For those that do not know, the squat is THE exercise that is never missed out in most workout regimens. It’s a very effective exercise as it recruits all the major muscle groups of your lower extremities, including your core. Squats aren’t only present in the gym or in a workout, it’s also incorporated in our daily lives! We squat when we get something from the floor, we squat when we pull weeds in the garden, we squat when we go to site down, etc. Read on to find out more on how to do squats properly, especially if you have a long femur or are a tall person. ;)

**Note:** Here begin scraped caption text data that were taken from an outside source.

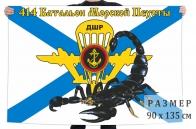 Флаг 414-й Батальон Морской пехоты ДШР
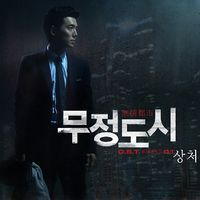 200px-Heartless_City_OST_Part_1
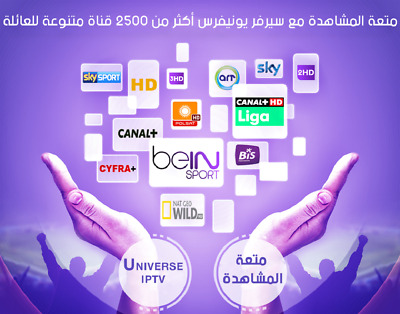 Universe IPTV Arabic Subscription (24 hour trial) Android iOs Smart TV MAG M3U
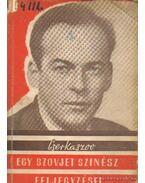 Egy szovjet színész feljegyzései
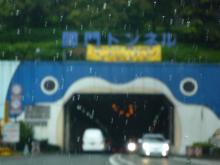 うおっち&ももの海水魚日記-関門トンネル2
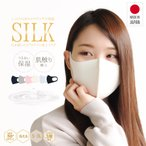 美肌マスク シルクプロテイン マスク 日本製 洗える 肌に優しい シルク 春 夏用 保湿マスク 抗菌 防臭 消臭 UVカット ウレタン 花粉 飛沫 接触冷感 吸水速乾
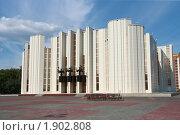Купить «Концертный зал в городе Курган», эксклюзивное фото № 1902808, снято 23 июля 2010 г. (c) Анатолий Матвейчук / Фотобанк Лори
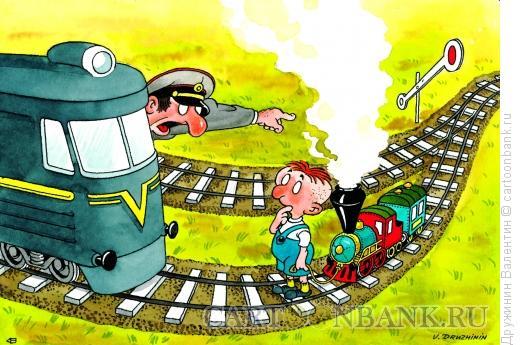 Карикатура: Встреча, Дружинин Валентин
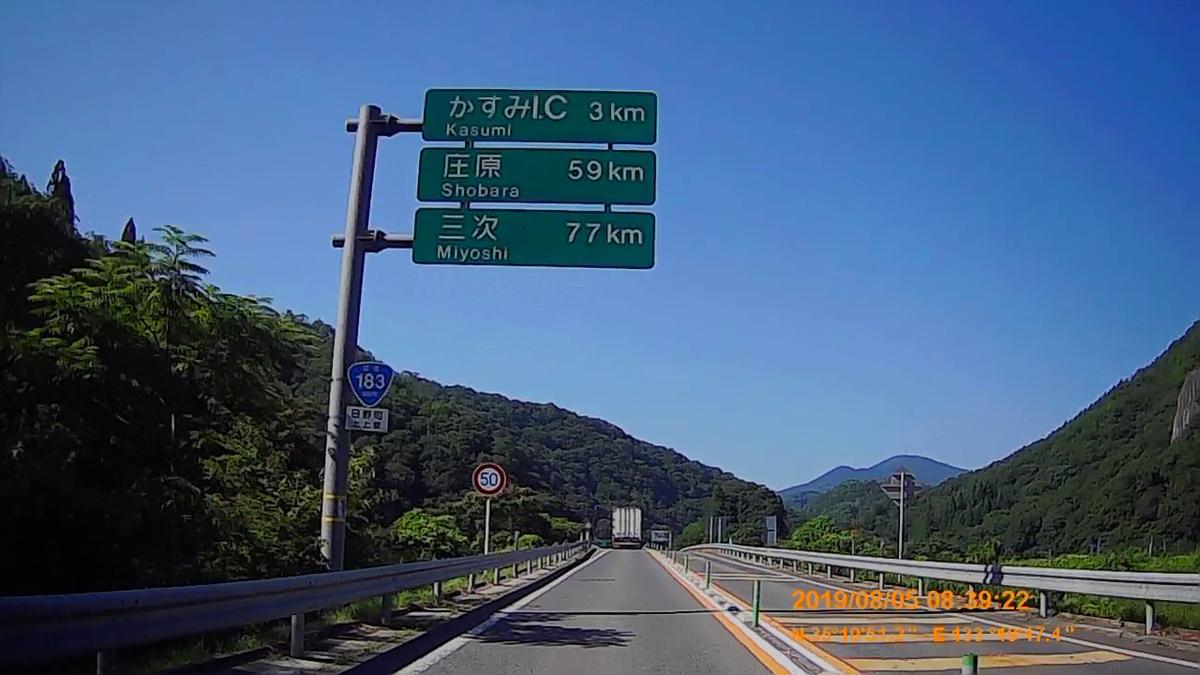 f:id:japan_route:20191027202859j:plain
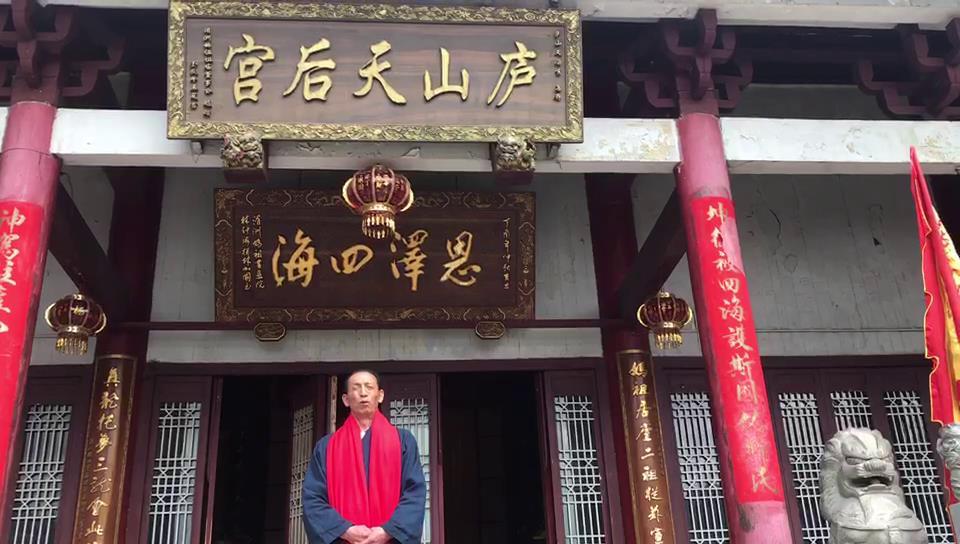 庐山天后宫董事长曹俊平图片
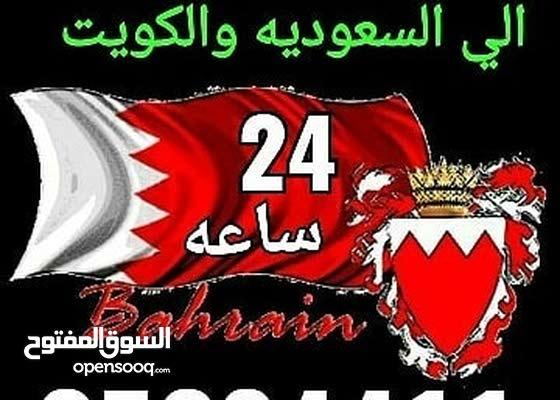 توصيل مشااوير خارج البحرين السعوديه والكويت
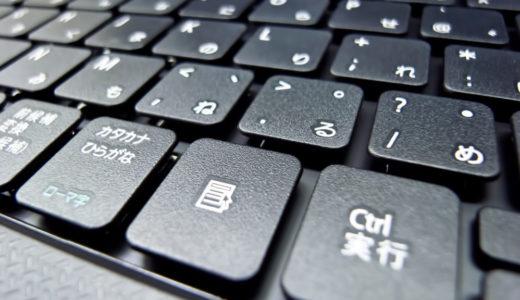 Windows10のメールアプリにGmailを追加する方法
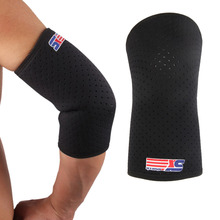 SX SHUOXIN Black Classical Ventilate Sport Elbow Guard MTB Bicycle Bike Cycling Elbow Guards Support Braces Elbow Protection(China)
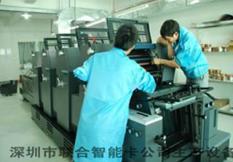 深圳市联合智能卡有限公司营业部简介
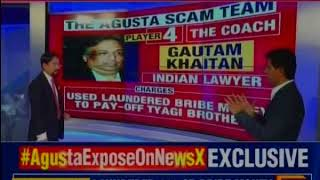 NewsX brings you the new revelation in the 4,700 crore Agusta Westland chopper scam | Part 3 - NEWSXLIVE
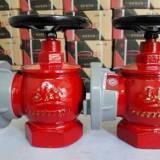 白沙消防室内消防栓 室内消火栓 消防水带阀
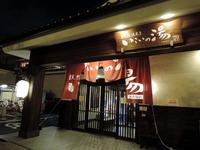 14/12/14いこいの湯 塩野菜ラーメン11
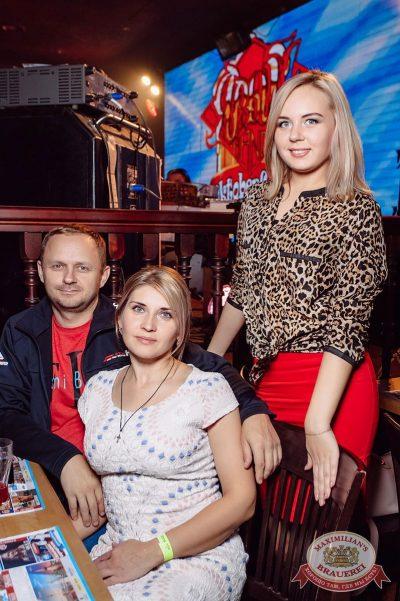 «Октоберфест-2017»: выбор пивной столицы и День именинника, 22 сентября 2017 - Ресторан «Максимилианс» Тюмень - 79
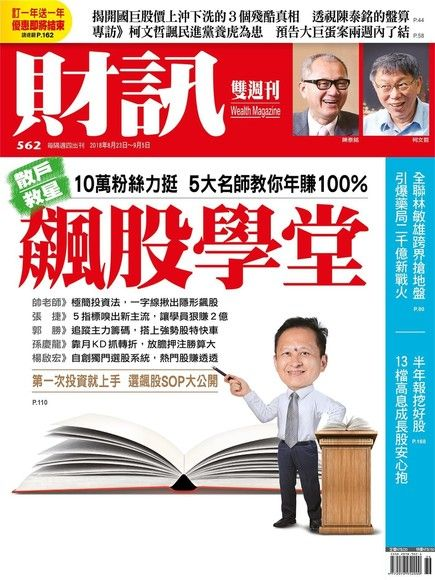 財訊雙週刊 第562期 2018/08/23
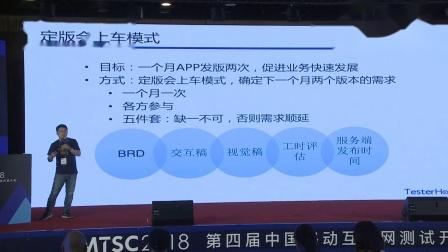 7. 程召——AliExpress APP测试体系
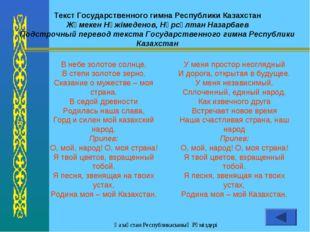 Текст Государственного гимна Республики Казахстан Жұмекен Нәжімеденов, Нұрсұл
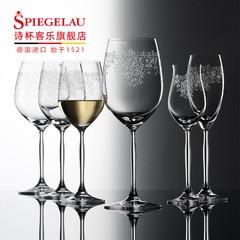 德国Spiegelau进口无铅水晶玻璃葡萄酒杯高脚雕花刻花薄口红酒杯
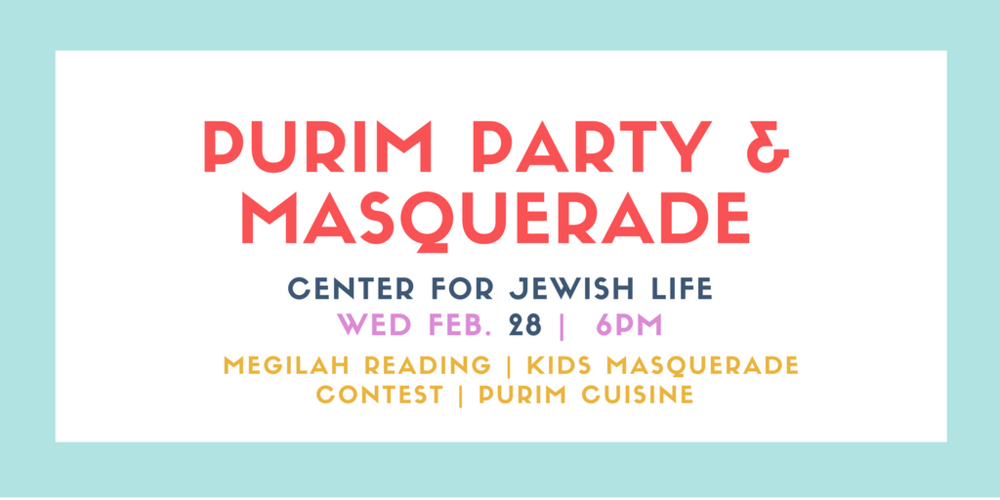 purim jpeg.png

How to Do a Squat Correctly?

The squat is easy to do during a workout, but it's also easy to do it incorrectly, and even more so if you have a long femur or are a tall person. It’s extremely important that a person do a squat (or any exercise) in the correct form to prevent injuries like strains, sprains and pain. So how do we make sure we’re doing the right thing? Here are some tips!

  1. Try to feel for a stance you are comfortable with. If you’re not sure where to start, you can stand with your feet shoulder-width apart. 

  2. Angle your feet slightly outward, but you also point them straight forward if that feels more comfortable too. 

  3. Put a little tension on your abs, and then slowly bend at the knees, as if you’re sitting down on a low stool. 

  4. Look straight ahead, do not look up or down. You can hold your hands up in front of you so you can make sure you’re still upright. If your hands start pointing towards your feet or at the floor, then you might be flexing your trunk forward. 

Sometimes, we still get it wrong. 

Unfortunately, there will be times that we may assume the wrong form of a squat. It’s usually because of a number of things that can easily be addressed like, poor hip and ankle mobility and muscle imbalance. Luckily, these two reasons can be reversed. We can stretch our hips and ankles, and strengthen them a little bit more too so that we can achieve the proper form. Another reason a person can have the wrong form is having a long femur. The femur is a long bone where the muscles in your thigh is attached. Some people are born with long femurs, with a short torso, or short tibia (the bone on your lower leg). Since this is purely an anatomical reason, there really isn’t a corrective exercise for this in most instances. 

What’s wrong with a long femur?

When your femur is relatively longer than the structures connected to it (the torso or the tibia), it’s harder to achieve a squat with good form. When a person with a long femur squats, they usually have an excessive forward lean. This increases their risk for a low back injury since the back is stretched too much and strains the muscle. The forward lean is necessary for their bodies since it keeps them in balance; it keeps their center of gravity close to their base of support. They also tend to move the knees too far forward (usually over the toes) also increasing risk for knee injuries. Long-femured persons will also have trouble doing a deep squat. 

How to squat successfully if you have a long femur

Even though we can’t change the parts of our body, there are ways to successfully perform a squat without getting injured. 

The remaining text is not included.